The Superintendent of Akron Public Schools is defending himself against allegations that the district isn’t properly handling student behavior and discipline.

The Akron Education Association has filed 22 grievances this school year against the district on behalf of teachers who say they were verbally or physically assaulted by a student.

The local union held a safe schools rally outside the Akron Board of Education meeting Monday night to draw attention to the issue, and in his State of the Schools speech Tuesday, Akron Superintendent David James addressed it directly.

James said of the 22 grievances, six were filed against children in the 3rd grade or below and nine were students with disabilities.

James said each student has the right to due process, which means children can’t be immediately removed from a school or classroom.

 “There is something called free and appropriate education,” he said at the Akron Press Club event, “which means all kids that come through our doors deserve to be educated.”

Objective:
Continue the news report on the Akron superintendent and teacher assault grievances, starting after its final sentence.

Material:
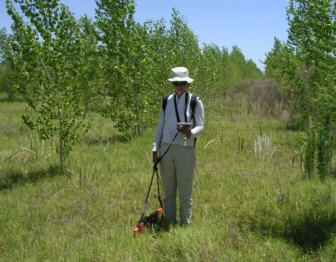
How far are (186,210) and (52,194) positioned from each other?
3056 mm

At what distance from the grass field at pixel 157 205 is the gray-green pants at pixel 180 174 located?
1.06 ft

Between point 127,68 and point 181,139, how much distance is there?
7.81m

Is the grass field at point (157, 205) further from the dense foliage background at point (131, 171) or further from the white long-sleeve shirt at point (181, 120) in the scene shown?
the white long-sleeve shirt at point (181, 120)

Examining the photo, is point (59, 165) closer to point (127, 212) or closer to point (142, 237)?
point (127, 212)

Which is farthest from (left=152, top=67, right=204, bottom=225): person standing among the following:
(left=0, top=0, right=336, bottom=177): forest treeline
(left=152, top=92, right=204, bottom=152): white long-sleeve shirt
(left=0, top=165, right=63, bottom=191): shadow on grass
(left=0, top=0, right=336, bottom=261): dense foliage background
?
(left=0, top=165, right=63, bottom=191): shadow on grass

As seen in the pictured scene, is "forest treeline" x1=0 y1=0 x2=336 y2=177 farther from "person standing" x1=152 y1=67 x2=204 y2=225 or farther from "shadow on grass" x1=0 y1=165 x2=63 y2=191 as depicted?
"person standing" x1=152 y1=67 x2=204 y2=225

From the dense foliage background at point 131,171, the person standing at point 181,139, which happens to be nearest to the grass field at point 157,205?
the dense foliage background at point 131,171

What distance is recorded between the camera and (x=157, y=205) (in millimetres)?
5457

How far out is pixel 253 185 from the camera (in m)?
5.95

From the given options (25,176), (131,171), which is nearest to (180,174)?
(131,171)

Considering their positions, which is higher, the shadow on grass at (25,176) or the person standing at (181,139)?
the person standing at (181,139)

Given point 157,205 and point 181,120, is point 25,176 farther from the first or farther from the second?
point 181,120

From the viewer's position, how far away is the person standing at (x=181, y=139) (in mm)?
4160

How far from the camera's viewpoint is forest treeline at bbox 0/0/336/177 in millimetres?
5918
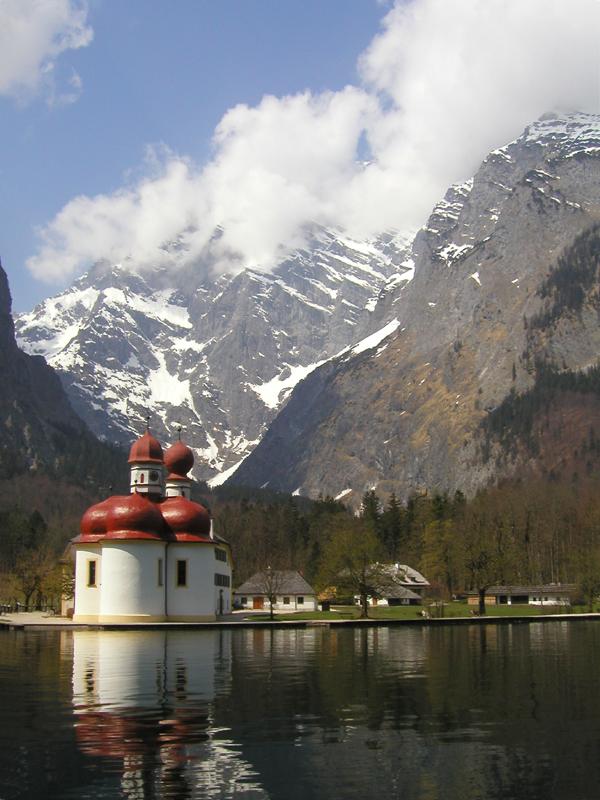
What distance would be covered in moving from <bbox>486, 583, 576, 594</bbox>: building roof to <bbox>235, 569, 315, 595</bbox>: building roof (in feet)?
111

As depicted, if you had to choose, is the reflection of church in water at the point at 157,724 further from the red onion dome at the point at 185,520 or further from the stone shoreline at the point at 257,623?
the red onion dome at the point at 185,520

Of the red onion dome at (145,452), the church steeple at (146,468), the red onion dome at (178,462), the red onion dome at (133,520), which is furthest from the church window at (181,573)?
the red onion dome at (178,462)

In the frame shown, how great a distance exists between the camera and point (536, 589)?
15538 cm

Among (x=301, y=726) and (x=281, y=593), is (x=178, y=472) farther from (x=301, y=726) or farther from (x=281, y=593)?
(x=301, y=726)

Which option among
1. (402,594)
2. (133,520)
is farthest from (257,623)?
(402,594)

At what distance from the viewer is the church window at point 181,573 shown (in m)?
98.6

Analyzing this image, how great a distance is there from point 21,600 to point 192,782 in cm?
13023

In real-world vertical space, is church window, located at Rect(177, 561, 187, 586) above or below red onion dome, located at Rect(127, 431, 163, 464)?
below

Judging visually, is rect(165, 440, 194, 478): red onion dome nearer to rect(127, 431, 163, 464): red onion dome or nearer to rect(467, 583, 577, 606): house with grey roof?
rect(127, 431, 163, 464): red onion dome

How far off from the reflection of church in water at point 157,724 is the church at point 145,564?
3817cm

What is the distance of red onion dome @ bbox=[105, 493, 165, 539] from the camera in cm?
9562

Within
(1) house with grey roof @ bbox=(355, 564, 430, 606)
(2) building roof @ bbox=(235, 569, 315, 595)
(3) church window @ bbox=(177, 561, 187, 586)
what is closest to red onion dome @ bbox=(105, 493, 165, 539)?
(3) church window @ bbox=(177, 561, 187, 586)

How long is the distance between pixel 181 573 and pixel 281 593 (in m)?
35.4

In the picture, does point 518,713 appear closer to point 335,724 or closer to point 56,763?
point 335,724
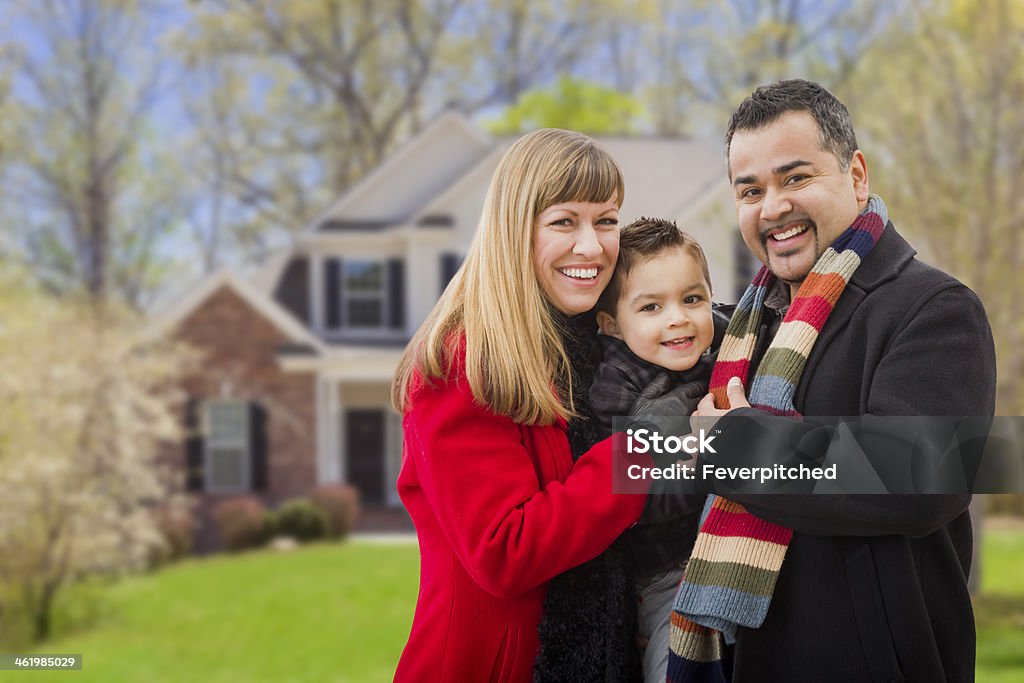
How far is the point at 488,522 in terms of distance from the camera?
2629 mm

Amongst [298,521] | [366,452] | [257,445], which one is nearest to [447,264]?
[366,452]

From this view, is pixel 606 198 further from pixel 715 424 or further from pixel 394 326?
pixel 394 326

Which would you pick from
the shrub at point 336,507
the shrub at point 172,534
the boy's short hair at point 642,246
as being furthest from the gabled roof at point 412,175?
the boy's short hair at point 642,246

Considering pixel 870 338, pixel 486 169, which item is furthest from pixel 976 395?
pixel 486 169

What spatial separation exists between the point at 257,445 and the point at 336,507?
248 cm

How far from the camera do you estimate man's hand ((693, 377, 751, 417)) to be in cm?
263

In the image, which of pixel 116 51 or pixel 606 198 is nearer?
pixel 606 198

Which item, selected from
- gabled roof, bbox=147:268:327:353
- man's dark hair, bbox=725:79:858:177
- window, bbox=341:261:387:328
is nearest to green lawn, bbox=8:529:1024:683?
gabled roof, bbox=147:268:327:353

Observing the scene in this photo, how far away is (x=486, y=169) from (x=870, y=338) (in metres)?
17.4

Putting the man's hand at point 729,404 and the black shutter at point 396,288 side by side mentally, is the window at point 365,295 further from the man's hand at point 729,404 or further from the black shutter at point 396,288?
the man's hand at point 729,404

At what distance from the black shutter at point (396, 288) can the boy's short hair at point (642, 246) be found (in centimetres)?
1790

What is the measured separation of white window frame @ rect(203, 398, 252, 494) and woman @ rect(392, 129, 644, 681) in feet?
57.6

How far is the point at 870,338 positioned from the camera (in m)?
2.52

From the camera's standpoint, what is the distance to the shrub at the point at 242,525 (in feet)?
58.6
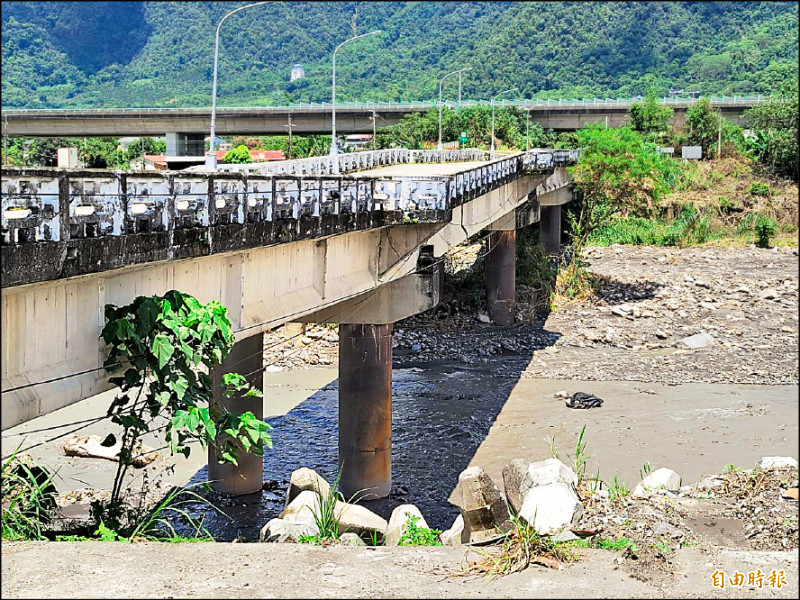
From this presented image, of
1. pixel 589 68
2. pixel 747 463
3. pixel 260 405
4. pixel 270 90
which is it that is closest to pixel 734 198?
pixel 747 463

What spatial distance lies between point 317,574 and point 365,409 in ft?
41.3

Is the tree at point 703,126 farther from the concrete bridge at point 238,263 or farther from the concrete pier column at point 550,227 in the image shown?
the concrete bridge at point 238,263

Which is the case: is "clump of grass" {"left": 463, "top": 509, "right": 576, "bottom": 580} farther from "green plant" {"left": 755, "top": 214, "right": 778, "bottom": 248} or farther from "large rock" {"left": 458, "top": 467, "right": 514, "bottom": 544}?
"green plant" {"left": 755, "top": 214, "right": 778, "bottom": 248}

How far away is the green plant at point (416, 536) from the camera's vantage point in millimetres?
14117

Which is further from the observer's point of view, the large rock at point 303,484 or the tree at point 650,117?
the tree at point 650,117

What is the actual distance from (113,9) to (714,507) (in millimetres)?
67774

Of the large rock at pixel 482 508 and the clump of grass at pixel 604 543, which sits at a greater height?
the clump of grass at pixel 604 543

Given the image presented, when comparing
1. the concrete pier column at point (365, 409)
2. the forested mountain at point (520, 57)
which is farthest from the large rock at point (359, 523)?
the forested mountain at point (520, 57)

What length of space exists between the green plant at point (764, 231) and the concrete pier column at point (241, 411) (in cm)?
4563

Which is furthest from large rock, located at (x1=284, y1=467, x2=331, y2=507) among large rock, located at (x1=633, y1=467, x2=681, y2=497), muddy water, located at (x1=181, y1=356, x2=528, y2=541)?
large rock, located at (x1=633, y1=467, x2=681, y2=497)

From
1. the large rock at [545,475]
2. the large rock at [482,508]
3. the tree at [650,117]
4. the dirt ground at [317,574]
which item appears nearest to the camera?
the dirt ground at [317,574]

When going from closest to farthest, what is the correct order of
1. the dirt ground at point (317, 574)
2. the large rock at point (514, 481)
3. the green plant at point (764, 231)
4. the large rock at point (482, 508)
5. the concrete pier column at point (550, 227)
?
the dirt ground at point (317, 574)
the large rock at point (482, 508)
the large rock at point (514, 481)
the concrete pier column at point (550, 227)
the green plant at point (764, 231)

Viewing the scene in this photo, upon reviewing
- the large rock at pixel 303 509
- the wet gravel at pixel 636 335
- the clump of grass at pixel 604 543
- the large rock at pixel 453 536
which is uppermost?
the clump of grass at pixel 604 543

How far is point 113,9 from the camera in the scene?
7294cm
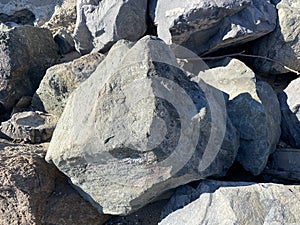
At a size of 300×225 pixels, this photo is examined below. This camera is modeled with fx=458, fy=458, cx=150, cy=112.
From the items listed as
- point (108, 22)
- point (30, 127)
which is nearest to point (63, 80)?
point (30, 127)

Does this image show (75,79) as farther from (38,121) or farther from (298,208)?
(298,208)

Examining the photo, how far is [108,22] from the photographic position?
2691 mm

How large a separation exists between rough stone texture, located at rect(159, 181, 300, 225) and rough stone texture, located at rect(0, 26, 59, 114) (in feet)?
4.45

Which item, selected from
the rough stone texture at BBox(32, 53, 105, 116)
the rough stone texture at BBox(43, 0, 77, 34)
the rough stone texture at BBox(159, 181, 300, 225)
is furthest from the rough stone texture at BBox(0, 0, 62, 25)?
the rough stone texture at BBox(159, 181, 300, 225)

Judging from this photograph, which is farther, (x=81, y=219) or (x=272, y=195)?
(x=81, y=219)

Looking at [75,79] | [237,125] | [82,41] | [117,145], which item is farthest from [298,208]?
[82,41]

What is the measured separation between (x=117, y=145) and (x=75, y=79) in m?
0.80

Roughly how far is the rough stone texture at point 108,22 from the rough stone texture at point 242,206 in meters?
1.15

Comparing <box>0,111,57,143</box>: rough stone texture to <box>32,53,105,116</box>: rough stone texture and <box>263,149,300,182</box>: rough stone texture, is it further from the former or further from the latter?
<box>263,149,300,182</box>: rough stone texture

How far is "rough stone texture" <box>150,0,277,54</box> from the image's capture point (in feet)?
8.00

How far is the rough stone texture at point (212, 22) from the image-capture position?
2.44 metres

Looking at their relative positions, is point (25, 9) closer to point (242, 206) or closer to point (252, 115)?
point (252, 115)

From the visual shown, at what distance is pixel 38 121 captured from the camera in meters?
2.52

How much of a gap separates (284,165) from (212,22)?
0.86m
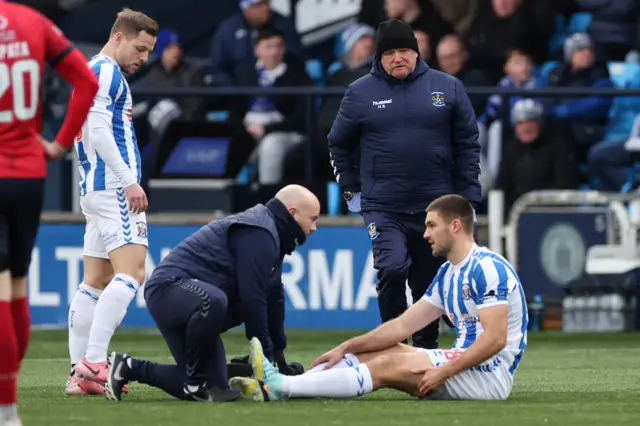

Exercise output:
James said 114 students have been referred to the district Board of Education so far this year for disciplinary action, but those students make up 0.54 percent of the 21,000 students in the district.

James discussed more than just the disciplinary issue at the speech, though, and included an update on the district’s financial standings.

James said after years of declining student enrollment that led to reductions in state funding, he’ll focus on consolidations in the central office to continue to find savings.

District staff will soon be moving to a smaller, more energy efficient space in downtown Akron to cut costs, James said. The change comes after the consolidation of a handful of schools in the district over the past few years.

James said the change will help extend the amount of time the district can operate at current funding levels without asking taxpayers for a larger levy.

 “On average, additional revenue is needed every six years,” he said. “We are heading into our eighth year actively managing our budget deficit and continuing to push off the next levy request.”

The Akron Schools’ budget is the fifth largest in the state of Ohio at more than $500 million a year.

James also used the speech to discuss the district’s plan to shift its high schools into academies focused on career and technical education in specific fields.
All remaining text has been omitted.